The Transformer

... and some popular applications

Recurrent Neural Networks

A class of neural networks which allow previous outputs to be used as inputs while having hidden states

rnn
Figure 1. Diagram of an RNN. Image source: Stanford CS230.

Challenges

Slow to train

  • BPTT is used to compute gradients; involves unfolding the RNN over time and backpropagating errors through the entire sequence

unfold through time
Figure 2. Unfolding of RNN Through Time. Image source: Wikipedia.

Long term dependency problem

  • As the distance between the current input and the relevant past information increases, gradients tend to diminish exponentially

Static
Figure 3. Vanishing and Exploding Gradients. Image source: SuperAnnotate.

Inability to Consider Future Input

  • RNNs are designed to model sequential data

  • They process data sequentially, one time step at a time

  • At each step, the network updates its hidden state based on the current input and the previous hidden state

  • For many tasks, future context is crucial; in NLP, meaning of a word may change depending on words that follow it

Introducing Transformer

"Attention Is All You Need" [Vaswani et. al.] introduced the Transformer architecture

Developed at Google in 2017

Novelty: Eschews recurrence, built on only attention mechanisms

Originally designed for machine translation tasks; excellent performance on English \(\rightarrow\) German and English \(\rightarrow\) French [WMT 2014]

Generalizes well to several other tasks

Architecture Overview

Multi-Head attention is the heart of this model

Input: \( (\text{Sequence}, d_\text{model}) \)

Original architecture comprises encoder and decoder

The decoder block introduces masked multi-head attention

Notably, Transformers are highly parallelizable

Static
Figure 4. The full transfomer model. Image source: "Attention Is All You Need" [Vaswani et. al.]

Task: Text Generation

We demonstrate the working of a Transformer, taking the example of a text generation or next word prediction task. Important terms:

  1. Vocabulary: the set of all possible tokens recognized by the model

  2. Embeddings: the words, represented as vectors

  3. Self-Attention: captures relationships between words in the sentence

  4. Multi-Head Attention: running self-attention several times in parallel

Embeddings

Words are commonly represented as vectors in a high dimensional space to capture their relationships and semantics

word embedding
Figure 5. Example of word embeddings in a 3-D space. Image source: Baeldung.

Input Embeddings

The sentence is first tokenized.

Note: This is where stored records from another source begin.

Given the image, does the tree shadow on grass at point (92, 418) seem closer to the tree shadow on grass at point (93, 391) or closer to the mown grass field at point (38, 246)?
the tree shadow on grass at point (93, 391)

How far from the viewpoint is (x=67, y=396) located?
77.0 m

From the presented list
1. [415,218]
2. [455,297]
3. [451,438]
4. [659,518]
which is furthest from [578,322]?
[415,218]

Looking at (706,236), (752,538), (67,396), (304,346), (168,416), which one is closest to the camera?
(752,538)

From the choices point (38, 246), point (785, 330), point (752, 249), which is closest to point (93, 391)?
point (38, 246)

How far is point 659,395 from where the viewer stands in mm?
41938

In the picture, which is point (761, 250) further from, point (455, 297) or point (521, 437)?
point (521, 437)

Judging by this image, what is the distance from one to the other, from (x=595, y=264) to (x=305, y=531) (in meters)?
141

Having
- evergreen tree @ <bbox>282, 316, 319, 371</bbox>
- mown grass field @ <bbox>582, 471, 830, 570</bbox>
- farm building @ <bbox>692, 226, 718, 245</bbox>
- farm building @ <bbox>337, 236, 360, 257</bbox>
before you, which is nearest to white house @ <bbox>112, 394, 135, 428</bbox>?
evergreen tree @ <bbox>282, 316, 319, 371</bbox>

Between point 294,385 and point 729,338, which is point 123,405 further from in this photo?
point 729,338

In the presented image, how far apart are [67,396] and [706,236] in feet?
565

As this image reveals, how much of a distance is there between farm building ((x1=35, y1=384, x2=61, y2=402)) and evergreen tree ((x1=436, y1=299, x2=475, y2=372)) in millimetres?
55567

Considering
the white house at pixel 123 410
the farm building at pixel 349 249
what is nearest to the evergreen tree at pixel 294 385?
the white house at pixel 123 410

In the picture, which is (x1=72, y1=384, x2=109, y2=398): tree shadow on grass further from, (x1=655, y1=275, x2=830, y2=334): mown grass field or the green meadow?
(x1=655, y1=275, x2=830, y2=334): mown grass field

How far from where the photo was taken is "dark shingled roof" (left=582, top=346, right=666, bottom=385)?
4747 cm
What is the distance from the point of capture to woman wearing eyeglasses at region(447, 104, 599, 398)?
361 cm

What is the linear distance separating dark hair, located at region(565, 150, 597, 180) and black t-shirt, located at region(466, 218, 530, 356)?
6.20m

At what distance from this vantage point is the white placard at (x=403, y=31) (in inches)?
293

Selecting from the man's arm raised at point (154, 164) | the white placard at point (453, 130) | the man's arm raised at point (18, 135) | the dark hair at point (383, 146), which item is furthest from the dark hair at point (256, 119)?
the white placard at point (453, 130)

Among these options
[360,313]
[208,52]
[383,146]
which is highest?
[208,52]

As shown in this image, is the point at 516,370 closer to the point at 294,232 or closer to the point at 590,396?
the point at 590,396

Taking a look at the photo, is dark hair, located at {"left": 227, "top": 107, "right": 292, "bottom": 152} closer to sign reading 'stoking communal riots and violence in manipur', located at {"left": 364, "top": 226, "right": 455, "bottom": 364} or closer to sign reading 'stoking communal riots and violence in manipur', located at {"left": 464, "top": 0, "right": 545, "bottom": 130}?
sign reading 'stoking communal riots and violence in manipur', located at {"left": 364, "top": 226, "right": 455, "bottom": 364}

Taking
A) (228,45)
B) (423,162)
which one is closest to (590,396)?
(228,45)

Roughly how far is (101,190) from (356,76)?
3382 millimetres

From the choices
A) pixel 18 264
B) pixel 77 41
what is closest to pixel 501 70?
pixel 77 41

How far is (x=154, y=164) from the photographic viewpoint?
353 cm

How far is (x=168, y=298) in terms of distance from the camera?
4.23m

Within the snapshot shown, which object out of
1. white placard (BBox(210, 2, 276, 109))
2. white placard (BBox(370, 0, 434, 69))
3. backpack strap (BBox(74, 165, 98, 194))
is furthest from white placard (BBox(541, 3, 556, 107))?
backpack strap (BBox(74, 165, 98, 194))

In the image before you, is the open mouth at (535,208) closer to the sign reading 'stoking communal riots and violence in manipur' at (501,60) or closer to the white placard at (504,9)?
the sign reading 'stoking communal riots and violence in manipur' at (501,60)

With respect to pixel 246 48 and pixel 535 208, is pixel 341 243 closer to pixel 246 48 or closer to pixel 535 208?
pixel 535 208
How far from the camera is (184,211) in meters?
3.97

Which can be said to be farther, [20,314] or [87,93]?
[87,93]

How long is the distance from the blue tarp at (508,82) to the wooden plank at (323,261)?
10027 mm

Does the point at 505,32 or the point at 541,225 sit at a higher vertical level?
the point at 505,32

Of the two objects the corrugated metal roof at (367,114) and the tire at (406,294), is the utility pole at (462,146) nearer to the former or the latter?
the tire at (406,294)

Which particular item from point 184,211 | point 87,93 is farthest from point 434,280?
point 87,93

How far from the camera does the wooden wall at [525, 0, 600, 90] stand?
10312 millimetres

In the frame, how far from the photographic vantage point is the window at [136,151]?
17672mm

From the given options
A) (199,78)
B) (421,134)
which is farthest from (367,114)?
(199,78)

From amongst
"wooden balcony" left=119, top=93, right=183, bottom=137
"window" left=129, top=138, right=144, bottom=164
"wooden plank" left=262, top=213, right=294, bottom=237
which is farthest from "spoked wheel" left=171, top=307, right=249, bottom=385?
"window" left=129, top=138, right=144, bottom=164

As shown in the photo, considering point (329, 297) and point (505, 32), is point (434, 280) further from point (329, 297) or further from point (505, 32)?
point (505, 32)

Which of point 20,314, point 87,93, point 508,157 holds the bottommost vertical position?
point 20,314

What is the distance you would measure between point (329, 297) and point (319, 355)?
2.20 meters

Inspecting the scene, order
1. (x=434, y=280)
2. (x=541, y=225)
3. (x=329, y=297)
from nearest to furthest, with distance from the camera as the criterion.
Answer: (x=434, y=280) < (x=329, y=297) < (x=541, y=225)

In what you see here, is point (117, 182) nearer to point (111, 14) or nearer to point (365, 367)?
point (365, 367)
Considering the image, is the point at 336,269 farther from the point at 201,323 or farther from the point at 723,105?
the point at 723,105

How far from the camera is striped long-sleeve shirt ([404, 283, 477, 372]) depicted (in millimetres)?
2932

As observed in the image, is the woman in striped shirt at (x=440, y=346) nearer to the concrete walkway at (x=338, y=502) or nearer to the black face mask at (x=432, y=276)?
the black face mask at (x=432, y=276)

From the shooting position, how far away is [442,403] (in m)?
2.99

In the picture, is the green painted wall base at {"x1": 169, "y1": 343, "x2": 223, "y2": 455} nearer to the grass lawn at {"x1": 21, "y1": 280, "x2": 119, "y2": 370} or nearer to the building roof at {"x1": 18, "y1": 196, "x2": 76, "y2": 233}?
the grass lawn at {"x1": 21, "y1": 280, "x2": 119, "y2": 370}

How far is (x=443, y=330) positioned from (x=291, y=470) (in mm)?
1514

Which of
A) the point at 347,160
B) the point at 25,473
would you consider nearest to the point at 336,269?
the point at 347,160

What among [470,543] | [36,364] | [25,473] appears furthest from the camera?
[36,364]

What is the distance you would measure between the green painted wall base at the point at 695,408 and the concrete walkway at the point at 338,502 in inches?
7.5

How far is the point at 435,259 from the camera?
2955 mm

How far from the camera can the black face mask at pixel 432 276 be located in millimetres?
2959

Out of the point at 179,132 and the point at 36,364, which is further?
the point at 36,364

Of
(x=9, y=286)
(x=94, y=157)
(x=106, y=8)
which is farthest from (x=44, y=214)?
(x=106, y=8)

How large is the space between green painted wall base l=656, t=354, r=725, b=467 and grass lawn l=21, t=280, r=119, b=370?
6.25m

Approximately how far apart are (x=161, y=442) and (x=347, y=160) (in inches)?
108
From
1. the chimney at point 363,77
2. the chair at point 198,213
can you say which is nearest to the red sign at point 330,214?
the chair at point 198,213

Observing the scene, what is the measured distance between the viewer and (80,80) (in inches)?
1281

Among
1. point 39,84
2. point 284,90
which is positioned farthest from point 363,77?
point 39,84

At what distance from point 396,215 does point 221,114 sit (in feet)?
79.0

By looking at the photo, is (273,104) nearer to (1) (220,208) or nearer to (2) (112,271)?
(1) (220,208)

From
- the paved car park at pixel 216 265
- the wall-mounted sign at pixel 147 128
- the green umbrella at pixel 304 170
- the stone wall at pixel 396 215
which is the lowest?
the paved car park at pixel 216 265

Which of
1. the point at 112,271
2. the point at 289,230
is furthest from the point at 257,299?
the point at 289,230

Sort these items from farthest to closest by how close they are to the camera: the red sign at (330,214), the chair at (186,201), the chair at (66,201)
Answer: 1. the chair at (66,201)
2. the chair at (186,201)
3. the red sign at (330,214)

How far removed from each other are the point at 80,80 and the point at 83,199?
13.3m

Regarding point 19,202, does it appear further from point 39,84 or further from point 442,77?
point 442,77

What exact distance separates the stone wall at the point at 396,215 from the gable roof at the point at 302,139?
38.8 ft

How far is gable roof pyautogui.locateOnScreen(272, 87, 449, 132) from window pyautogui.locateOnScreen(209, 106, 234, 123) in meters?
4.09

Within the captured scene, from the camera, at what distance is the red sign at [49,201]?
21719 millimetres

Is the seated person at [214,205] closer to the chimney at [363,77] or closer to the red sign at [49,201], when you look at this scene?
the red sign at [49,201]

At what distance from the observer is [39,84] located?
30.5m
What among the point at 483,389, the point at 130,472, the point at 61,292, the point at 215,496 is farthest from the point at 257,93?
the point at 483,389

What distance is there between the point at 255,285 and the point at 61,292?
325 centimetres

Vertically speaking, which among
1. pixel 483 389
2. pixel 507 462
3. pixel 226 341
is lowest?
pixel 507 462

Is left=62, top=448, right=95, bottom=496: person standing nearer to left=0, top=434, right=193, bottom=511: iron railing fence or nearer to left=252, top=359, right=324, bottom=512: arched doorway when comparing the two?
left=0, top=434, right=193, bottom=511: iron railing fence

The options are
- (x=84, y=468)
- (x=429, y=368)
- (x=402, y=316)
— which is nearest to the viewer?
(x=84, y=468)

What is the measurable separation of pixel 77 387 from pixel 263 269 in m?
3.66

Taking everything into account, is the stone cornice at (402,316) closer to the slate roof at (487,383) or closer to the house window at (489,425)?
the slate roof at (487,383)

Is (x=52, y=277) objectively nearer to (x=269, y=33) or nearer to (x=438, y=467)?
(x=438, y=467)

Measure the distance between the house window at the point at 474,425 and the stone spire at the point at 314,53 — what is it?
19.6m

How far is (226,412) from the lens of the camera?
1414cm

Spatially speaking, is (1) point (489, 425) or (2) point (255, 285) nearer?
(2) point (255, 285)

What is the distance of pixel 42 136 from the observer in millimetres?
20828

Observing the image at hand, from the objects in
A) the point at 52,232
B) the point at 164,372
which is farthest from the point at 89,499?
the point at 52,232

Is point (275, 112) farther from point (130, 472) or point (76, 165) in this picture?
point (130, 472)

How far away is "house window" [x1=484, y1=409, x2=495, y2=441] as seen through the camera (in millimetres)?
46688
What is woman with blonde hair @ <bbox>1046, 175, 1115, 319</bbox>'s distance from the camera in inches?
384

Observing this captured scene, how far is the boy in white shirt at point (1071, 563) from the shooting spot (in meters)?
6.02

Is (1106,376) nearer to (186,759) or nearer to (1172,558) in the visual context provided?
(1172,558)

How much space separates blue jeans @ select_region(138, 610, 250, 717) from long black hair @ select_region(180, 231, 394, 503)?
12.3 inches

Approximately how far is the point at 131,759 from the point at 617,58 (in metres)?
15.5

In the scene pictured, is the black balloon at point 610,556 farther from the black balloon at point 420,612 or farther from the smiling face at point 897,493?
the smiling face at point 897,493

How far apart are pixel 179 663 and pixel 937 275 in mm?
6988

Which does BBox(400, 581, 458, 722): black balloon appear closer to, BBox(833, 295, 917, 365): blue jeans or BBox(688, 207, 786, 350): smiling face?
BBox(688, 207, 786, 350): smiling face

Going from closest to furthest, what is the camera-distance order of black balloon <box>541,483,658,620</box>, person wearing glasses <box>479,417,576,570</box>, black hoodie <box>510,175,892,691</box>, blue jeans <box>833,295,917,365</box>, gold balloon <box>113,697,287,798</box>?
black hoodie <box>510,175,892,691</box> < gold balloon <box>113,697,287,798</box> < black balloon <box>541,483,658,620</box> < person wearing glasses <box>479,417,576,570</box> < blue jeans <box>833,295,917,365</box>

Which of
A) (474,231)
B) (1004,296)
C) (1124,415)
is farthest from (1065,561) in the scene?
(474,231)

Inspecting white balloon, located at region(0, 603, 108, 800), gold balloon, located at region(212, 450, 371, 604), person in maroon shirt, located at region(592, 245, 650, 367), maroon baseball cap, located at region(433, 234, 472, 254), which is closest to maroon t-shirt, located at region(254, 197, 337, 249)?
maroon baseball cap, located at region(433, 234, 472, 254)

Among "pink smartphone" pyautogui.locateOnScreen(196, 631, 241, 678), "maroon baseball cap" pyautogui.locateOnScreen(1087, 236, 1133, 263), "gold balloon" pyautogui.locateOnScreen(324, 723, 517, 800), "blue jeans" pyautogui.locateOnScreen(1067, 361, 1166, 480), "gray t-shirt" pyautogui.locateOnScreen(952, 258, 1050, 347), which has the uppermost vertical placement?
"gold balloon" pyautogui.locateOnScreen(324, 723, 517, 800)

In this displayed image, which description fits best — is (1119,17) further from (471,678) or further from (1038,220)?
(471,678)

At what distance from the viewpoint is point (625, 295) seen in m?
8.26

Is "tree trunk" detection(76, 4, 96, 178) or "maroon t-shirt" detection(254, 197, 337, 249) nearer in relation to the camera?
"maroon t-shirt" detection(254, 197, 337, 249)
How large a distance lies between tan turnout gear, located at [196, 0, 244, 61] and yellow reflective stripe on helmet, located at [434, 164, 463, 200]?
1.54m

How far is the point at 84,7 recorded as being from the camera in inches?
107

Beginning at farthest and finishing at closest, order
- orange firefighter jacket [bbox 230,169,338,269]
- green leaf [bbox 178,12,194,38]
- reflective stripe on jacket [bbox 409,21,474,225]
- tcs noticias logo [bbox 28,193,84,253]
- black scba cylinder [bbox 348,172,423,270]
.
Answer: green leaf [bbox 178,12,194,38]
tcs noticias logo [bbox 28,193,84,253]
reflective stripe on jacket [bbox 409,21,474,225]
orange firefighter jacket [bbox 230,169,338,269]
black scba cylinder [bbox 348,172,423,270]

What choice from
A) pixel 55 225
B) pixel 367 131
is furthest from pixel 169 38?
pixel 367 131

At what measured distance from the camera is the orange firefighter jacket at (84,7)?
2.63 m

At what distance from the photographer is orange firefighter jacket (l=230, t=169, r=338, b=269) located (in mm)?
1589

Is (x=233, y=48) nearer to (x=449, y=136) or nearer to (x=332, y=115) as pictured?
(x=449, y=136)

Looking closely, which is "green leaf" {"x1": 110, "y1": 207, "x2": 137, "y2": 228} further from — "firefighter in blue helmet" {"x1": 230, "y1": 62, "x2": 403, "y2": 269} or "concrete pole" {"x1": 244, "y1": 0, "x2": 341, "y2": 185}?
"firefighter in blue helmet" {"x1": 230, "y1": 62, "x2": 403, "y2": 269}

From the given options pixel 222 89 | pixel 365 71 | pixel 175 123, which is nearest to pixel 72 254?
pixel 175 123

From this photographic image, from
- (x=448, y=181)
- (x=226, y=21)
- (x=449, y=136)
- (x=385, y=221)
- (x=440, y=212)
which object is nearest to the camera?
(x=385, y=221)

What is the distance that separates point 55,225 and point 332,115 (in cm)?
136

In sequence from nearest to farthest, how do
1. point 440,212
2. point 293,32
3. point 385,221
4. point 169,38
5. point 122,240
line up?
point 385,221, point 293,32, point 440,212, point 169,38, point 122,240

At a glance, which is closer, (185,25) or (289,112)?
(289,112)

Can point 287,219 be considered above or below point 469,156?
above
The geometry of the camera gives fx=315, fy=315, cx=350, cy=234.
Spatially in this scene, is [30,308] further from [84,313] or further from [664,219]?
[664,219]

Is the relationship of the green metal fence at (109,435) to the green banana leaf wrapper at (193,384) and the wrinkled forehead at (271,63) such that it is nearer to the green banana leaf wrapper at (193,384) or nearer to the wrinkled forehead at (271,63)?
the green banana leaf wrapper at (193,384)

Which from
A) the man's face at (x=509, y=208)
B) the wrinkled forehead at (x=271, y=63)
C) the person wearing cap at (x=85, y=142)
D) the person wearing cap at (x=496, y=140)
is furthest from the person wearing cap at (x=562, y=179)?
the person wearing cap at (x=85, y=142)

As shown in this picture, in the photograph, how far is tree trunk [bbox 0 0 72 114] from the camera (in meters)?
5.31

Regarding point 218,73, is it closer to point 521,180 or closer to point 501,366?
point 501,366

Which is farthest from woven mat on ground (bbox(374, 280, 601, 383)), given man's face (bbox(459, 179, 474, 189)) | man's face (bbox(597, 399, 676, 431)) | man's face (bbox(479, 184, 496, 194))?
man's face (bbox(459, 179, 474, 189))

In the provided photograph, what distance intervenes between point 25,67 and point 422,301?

Note: Tokens may not be full words!

Static
Figure 6. Representation of Embeddings. Image source: own work.

Positional Embeddings

For each word, information about its position in the sentence is encoded in the embeddings

This is to ensure the model treats words that are:

  • close to each other as "close"

  • distant from each other as "distant"

Positional encoding is done with the goal of representing a pattern that can be learned by the model

Static
Figure 7. Representation of Positional Embeddings. Image source: own work.
Static
Figure 8. Calculation of positional encoding. Image source: own work.

Self-Attention

Self-attention allows the model to relate words to each other

\[\text{Attention}(Q, K, V) = \text{softmax} \bigg( \frac{QK^T}{\sqrt{d_k}} \bigg) V\]
  • \(Q \rightarrow\) queries

  • \(K \rightarrow\) keys

  • \(d_k \rightarrow\) dimensions of \(K\) \(=\) dimensions of \(Q\)

  • \(V \rightarrow\) values

Queries? Keys?!

Intuitively, an attention mechanism computes the relative importance of the inputs in the sequence (called keys) for a particular output (called query)

Queries and keys are simply vectors computed from the input and output sequence respectively

For text generation task, input and output are the same sequence!

Queries and keys are calculated by multiplying weight matrices \(W^Q\) and \(W^K\) with each embedding \(\vec{E_i} \; (i = 1..\text{seq})\).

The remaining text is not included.